I have the same issue. I Emailed "We_Can_Help" at Comcast yesterday morning documenting my issue and the 5 calls that I made to their help desk on Friday. I received a call back about 5PM. The individual was very professional and took a lot of data from the Cisco (S/A) diagnostics screens but did not have an immediate fix. I recommend that everyone with the problem contact Comcast at '[email protected]' and give them the details of the problem. The more of us that do that the higher Comcast will put this on the "to do" list.

Also there is a thread on this in the AVS Forums that you might be interested in.


----------



## Paw Paw (Apr 26, 2009)

Cap'n Preshoot said:


> Same here, gone in 77494. The channels show in the guide but when selected are either just black or else "Channel not available" (unsubscribed). My guess is some programming tiers fell off. Local (Houston) Sr. mgmt (at the VP & Director level) was made aware of it today & replied in email moments ago (8:47 PM) promising to investigate for me on Monday.


Thanks Cap'n. Hopefully we have their attention now. I am very interested in what happened and what steps Comcast will take to prevent it from happening again.


----------



## flyers (Dec 19, 2006)

77449
Started receiving the new channels about 2 weeks ago.
Yesterday, I noticed that all of the new channels report channel not available. 
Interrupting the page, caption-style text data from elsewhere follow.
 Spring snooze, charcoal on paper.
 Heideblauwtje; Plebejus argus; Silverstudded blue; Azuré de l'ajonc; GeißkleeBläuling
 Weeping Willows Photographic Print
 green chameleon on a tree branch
My wife isn't sure, but she thinks they may have been missing earlier in the week. For sure they worked late Wednesday/early Thursday, as my TiVo did record the 2nd airing of the new South Park episode on CCHD.


----------



## Paw Paw (Apr 26, 2009)

Cap'n Preshoot said:


> We have some of them, but only a scant few but had others before the Xfinity rollout that we subsequently lost. Example, WGN is just plain gone, so too is HSN(HD) - we actually lost these several weeks before the official Xfinity rollout. We still have TWC(HD) but now they no longer carry "Katy" weather on TWC(SD) ch 27.
> 
> 77494 also lost the analogs (2~80). You now must have either a cable box or cablecard or else go in to the service center and pick up (free) one or two of the "free" Digital Transport adapters.
> 
> ...


You will find that the SD channels that were added as part of the "World of More" update are also missing. Try 200, 257, 261, 262, 263 or 264 just to list a few.


----------



## Cap'n Preshoot (Apr 25, 2011)

Paw Paw said:


> You will find that the SD channels that were added as part of the "World of More" update are also missing. Try 200, 257, 261, 262, 263 or 264 just to list a few.


Okay.

Well, of the channels I listed in my previous post, I DO RECEIVE all of them on the TV in the guest room. This set has a Comcast HD STB on it, so clearly the problem is (or at least seems) isolated to the CableCards in our two TIVOs (Fam. rm. and Master BR).

.


----------



## Paw Paw (Apr 26, 2009)

Cap'n Preshoot said:


> Okay.
> 
> Well, of the channels I listed in my previous post, I DO RECEIVE all of them on the TV in the guest room. This set has a Comcast HD STB on it, so clearly the problem is (or at least seems) isolated to the CableCards in our two TIVOs (Fam. rm. and Master BR).
> 
> .


I also get the channels on my SA 8300 comcast DVR and on my Ceton Tunner. The Ceton uses a cablecard like the Tivos but is installed in a Win 7 Media Center PC. It is an interesting problem. I called TiVO and had them update my ticket to indicate that multiple clients in the Houston area are experiencing the same issue. Hopefully TiVo and Comcast will get together Monday and resolve it.


----------



## Cap'n Preshoot (Apr 25, 2011)

Paw Paw said:


> I also get the channels on my SA 8300 comcast DVR and on my Ceton Tunner. The Ceton uses a cablecard like the Tivos but is installed in a Win 7 Media Center PC. It is an interesting problem. I called TiVO and had them update my ticket to indicate that multiple clients in the Houston area are experiencing the same issue. Hopefully TiVo and Comcast will get together Monday and resolve it.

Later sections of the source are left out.